Conversely, the most striking novelty is Otello himself. Portraying the lover as tenor is not new, of course. But tenor as aging lover (as perhaps befits a composer in his seventies) is unique. He is his last great tenor. The difficulty of performing this role is prodigious. Few in the opera's 120-year history could consistently hold the stage. (Plácido Domingo is a recent example of one of the few who could.) Otello's only tenor successor is light and lyric, a turn-around of 180 degrees: the youthful Fenton of Falstaff, lovingly sculpted as an octogenarian composer would conjure up youth. Tenor as poet, lover and military hero all have their models, but none is a tragic hero in the classical sense. Characteristically impetuous, their passion and excesses can often be explained away by youth and certainly be forgiven. From Manrico to Don Carlo, Alfredo to Radames, they variously personify inherent goodness led astray. Don Alvaro and Riccardo exhibit more inner nobility of spirit. The use of the dramatic tenor as flawed tragic hero crowns Verdi's ability to stretch the limits. It stands as the apotheosis of the tenor in the Italian operatic tradition.

Finally, the enrichment of the orchestra and the symphonic development of Otello and Falstaff owe greatly to Beethoven, to Wagner - how much is still an open question - and partially to the growing interest in Milan for symphonic music. Every opera after Un Ballo in Maschera (including the revised versions of Macbeth and Simon Boccanegra) shows massive steps. The orchestration of Otello has already integrated Fontainebleau and Imperial Spain; the Scottish heath (revisited), the Genovese council chamber scene, ancient Egypt and the Dies Irae. The Act I storm and love duet, the Cypriots' hymn of praise to Desdemona, Otello's soliloquy, the Willow Song and the Ave Maria and the contrabass solo of Act IV, to cite but a few, have precedents but no equals. The Act III trio sets out the plan for Falstaff.

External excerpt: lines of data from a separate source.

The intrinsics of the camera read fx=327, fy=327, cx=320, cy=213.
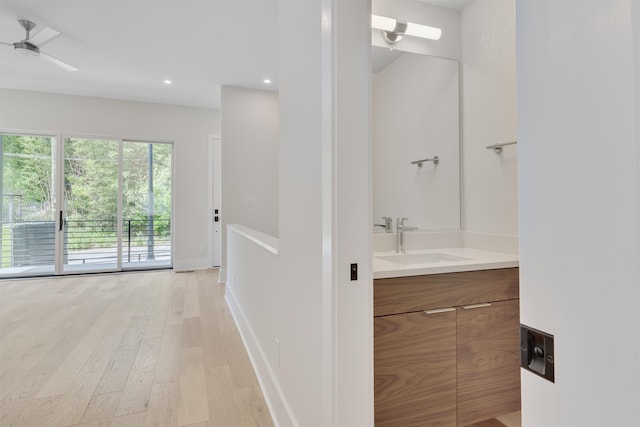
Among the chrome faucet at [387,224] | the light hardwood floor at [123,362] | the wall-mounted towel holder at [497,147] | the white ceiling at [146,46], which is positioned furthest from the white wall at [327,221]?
the white ceiling at [146,46]

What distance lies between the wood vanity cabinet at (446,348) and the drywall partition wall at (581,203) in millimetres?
948

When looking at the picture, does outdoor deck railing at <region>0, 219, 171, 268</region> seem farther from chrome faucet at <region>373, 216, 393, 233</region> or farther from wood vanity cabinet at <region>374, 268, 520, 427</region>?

To summarize, no greater Italian masterwork exists. Like all great works, to paraphrase Arthur Schnabel, it is greater than the sum of all possible performances. Its greatness is not dependent on those who interpret it. Despite all the possible dramatic misadventures or vocal inadequacies, this work cannot fail because it is so perfectly conceived, so masterfully executed that not a single note is superfluous or less than inspired. Verdi was to the 19th century what Hadyn was to the 18th. Blessed with long lives, after their prodigious beginnings, they evolved throughout the years, and wrote their greatest works at the end. Verdi left not only his most sublime works, but that of the now 400-year-old tradition. Monteverdi created it, and Verdi perfected it.